#### Exercise brief
Quote the data below verbatim, from the line with "Measure the distance" up to and including the line with "1848 millimetres".

══ Entries supplied ══

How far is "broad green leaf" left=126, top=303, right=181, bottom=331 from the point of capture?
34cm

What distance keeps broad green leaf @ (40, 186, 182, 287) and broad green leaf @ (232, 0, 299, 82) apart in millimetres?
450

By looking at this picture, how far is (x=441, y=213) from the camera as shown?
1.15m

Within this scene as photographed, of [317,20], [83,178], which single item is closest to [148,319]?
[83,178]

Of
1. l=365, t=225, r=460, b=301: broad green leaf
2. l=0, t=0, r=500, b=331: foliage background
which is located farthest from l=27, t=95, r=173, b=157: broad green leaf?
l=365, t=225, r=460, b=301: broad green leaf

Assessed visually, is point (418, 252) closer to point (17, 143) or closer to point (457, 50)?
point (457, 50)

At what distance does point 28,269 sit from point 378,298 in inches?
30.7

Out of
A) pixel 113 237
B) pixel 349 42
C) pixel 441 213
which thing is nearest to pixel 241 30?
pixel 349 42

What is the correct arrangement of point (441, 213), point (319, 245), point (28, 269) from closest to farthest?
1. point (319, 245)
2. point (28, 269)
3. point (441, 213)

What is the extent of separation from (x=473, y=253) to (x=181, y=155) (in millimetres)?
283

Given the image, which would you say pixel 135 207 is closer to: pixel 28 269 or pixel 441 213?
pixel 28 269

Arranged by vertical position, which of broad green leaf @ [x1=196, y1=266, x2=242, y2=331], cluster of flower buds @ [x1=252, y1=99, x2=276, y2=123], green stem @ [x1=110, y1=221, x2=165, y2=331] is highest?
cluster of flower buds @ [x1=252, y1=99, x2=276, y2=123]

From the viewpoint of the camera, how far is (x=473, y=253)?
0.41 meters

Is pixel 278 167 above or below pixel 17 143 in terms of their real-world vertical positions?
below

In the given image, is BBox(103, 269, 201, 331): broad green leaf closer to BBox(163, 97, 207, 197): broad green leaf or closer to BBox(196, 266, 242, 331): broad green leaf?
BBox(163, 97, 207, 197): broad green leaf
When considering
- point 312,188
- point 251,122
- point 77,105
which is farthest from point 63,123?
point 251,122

═══
══ Entries supplied ══

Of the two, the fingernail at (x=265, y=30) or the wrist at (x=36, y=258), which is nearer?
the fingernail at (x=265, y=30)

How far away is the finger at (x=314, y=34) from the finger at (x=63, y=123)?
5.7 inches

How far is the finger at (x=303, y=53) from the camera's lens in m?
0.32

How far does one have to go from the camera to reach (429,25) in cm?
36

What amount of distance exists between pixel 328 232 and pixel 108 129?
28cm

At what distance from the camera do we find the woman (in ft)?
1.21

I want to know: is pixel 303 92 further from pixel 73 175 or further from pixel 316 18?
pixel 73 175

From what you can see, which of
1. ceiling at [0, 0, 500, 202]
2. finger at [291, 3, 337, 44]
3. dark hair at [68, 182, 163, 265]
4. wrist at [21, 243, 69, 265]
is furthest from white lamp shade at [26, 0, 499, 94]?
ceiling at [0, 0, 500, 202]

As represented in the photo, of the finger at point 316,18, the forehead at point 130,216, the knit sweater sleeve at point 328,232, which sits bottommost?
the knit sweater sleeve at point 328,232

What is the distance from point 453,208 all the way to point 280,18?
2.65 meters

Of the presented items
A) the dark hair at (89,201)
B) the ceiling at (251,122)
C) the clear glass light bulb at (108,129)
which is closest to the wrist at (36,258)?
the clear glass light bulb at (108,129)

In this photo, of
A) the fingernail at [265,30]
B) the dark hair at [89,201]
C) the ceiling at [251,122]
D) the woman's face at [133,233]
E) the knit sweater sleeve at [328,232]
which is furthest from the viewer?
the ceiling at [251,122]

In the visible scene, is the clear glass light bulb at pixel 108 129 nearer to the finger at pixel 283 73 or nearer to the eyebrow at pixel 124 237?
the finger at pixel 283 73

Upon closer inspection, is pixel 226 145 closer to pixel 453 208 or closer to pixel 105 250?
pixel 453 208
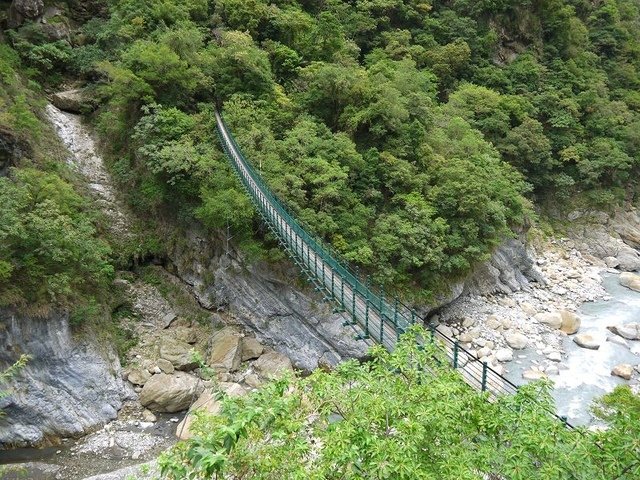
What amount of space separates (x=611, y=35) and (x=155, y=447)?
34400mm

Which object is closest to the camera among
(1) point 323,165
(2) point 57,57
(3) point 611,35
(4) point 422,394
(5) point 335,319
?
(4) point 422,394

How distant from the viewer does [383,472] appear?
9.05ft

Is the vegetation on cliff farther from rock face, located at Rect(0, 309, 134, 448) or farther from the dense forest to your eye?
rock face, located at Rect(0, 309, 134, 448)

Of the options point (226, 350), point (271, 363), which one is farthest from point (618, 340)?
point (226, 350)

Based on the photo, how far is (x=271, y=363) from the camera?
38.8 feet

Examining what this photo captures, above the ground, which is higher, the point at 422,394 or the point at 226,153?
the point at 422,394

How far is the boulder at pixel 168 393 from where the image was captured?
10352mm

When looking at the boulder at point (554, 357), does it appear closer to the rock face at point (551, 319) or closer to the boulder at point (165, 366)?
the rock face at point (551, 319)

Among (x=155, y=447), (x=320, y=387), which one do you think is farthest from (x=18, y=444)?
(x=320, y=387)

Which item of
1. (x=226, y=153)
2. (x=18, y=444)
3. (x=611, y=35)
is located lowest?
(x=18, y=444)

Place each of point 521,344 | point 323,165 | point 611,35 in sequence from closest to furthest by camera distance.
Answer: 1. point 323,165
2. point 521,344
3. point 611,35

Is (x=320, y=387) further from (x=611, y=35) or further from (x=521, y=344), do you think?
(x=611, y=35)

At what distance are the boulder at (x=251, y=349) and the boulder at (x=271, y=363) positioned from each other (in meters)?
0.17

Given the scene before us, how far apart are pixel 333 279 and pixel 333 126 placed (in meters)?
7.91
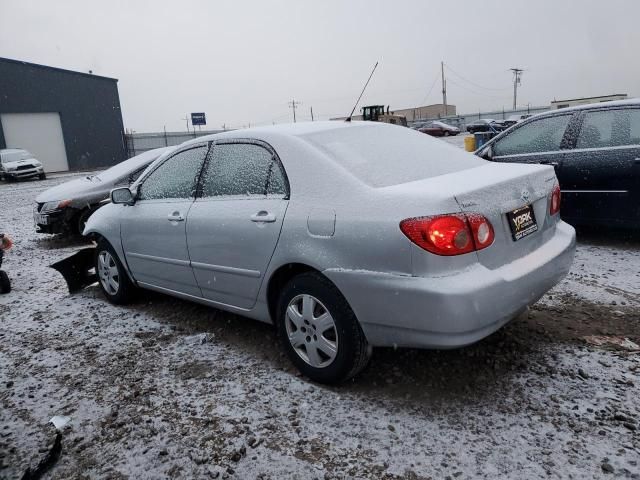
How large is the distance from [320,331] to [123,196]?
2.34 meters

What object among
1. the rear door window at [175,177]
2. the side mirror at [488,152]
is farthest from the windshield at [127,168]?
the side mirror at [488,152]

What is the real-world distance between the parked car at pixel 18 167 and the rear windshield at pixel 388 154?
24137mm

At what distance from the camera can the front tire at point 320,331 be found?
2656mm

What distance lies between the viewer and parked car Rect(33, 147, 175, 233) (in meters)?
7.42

═══
══ Entries supplied ══

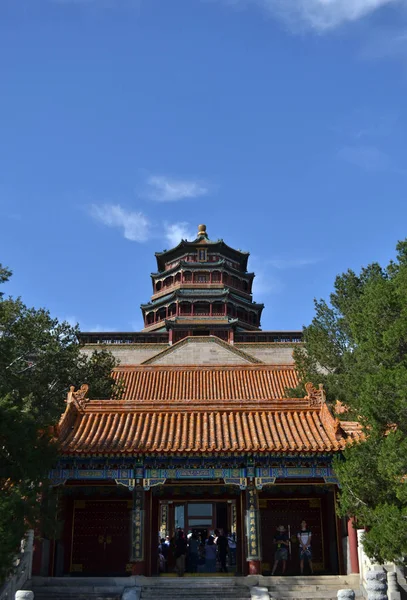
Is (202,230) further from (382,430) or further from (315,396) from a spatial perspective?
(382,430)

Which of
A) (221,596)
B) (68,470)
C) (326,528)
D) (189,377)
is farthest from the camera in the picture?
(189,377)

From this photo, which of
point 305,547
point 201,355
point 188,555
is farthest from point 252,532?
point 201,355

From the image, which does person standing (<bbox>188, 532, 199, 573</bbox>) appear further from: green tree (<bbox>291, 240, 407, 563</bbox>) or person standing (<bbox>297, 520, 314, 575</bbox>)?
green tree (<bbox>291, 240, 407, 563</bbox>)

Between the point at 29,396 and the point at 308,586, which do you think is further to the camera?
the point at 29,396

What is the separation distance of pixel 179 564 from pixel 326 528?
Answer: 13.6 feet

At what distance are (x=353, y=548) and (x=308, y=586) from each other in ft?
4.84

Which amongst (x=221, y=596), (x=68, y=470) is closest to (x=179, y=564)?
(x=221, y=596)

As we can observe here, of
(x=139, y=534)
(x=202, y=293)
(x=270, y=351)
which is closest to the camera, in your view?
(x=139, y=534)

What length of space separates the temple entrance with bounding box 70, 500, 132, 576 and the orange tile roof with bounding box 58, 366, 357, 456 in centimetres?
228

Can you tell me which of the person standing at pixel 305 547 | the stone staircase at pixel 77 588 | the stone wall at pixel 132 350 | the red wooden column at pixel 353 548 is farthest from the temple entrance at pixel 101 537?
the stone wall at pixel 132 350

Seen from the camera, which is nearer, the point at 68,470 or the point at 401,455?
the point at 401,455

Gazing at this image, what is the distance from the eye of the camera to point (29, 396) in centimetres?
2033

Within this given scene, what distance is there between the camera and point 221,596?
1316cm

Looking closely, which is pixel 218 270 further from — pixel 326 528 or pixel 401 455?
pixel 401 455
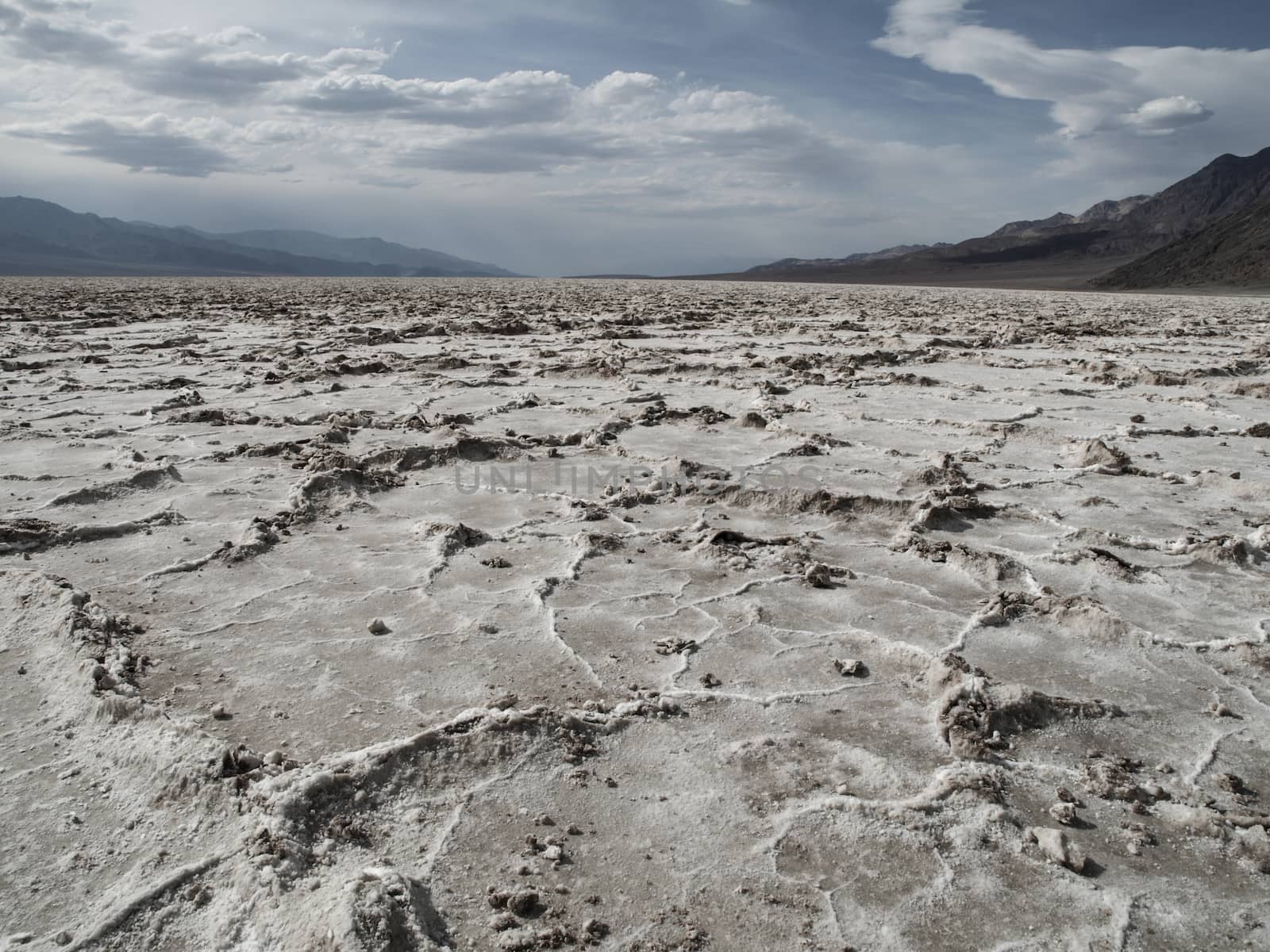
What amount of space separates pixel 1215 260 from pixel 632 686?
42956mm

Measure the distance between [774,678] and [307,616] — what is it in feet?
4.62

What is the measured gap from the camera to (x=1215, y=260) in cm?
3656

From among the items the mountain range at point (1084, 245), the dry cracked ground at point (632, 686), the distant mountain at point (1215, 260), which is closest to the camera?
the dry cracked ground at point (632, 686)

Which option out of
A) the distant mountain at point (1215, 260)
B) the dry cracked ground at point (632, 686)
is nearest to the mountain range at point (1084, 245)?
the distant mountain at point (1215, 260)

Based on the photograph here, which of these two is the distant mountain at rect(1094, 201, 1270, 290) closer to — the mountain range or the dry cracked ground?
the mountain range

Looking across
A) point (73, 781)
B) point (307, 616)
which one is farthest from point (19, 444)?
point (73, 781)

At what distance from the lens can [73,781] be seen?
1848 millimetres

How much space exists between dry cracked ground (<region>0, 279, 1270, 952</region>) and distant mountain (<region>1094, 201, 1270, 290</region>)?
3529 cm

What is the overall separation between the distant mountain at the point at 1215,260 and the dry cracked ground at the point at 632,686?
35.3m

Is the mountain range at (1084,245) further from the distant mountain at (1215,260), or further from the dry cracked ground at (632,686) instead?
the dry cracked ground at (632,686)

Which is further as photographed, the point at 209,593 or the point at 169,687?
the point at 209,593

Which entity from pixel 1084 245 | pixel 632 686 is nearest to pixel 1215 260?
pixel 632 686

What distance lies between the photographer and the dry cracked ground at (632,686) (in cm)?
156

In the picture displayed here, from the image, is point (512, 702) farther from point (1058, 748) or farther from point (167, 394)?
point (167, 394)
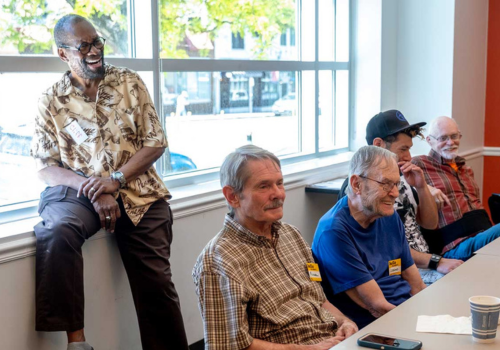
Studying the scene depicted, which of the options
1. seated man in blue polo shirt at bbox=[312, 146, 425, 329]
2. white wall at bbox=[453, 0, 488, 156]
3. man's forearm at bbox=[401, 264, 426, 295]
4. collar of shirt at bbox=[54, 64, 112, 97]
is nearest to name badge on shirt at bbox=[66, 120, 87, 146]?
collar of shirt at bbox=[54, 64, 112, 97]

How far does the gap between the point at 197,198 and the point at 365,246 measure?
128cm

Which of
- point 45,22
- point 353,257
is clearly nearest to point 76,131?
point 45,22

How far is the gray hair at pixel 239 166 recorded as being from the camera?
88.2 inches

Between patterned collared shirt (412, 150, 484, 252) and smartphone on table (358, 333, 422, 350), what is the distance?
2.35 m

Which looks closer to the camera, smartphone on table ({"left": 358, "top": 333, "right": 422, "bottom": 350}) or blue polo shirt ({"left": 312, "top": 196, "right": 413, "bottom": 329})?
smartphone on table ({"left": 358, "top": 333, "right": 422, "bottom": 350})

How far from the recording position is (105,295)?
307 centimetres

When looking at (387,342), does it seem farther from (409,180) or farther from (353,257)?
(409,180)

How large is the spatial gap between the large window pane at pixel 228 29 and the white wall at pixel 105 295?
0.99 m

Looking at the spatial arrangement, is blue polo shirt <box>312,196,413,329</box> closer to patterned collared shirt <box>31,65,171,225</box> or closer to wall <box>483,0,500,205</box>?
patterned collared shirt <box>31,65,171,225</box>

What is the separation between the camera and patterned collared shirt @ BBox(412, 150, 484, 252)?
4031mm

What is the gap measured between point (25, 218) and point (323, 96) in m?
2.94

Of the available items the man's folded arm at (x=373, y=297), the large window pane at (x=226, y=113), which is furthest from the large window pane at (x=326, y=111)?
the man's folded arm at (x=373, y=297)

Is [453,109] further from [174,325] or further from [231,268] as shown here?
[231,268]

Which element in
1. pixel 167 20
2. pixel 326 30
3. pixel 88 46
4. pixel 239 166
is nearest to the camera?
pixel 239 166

═══

#### Response to this task
Measure the distance between [774,678] and [307,616] — what is it in feet?
4.62

What is the measured gap from the camera to (x=1215, y=260) in cm?
3656

From among the items the mountain range at point (1084, 245), the dry cracked ground at point (632, 686), the distant mountain at point (1215, 260), which is closest to the camera?
the dry cracked ground at point (632, 686)

Which option out of
A) the distant mountain at point (1215, 260)
B) the dry cracked ground at point (632, 686)
is nearest to the mountain range at point (1084, 245)?
the distant mountain at point (1215, 260)

Based on the photograph here, which of these two is the distant mountain at rect(1094, 201, 1270, 290) closer to — the mountain range or the dry cracked ground?
the mountain range

Looking across
A) point (73, 781)
B) point (307, 616)
which one is farthest from point (19, 444)?
point (73, 781)

At what distance from the lens can [73,781] be seen?
1848 millimetres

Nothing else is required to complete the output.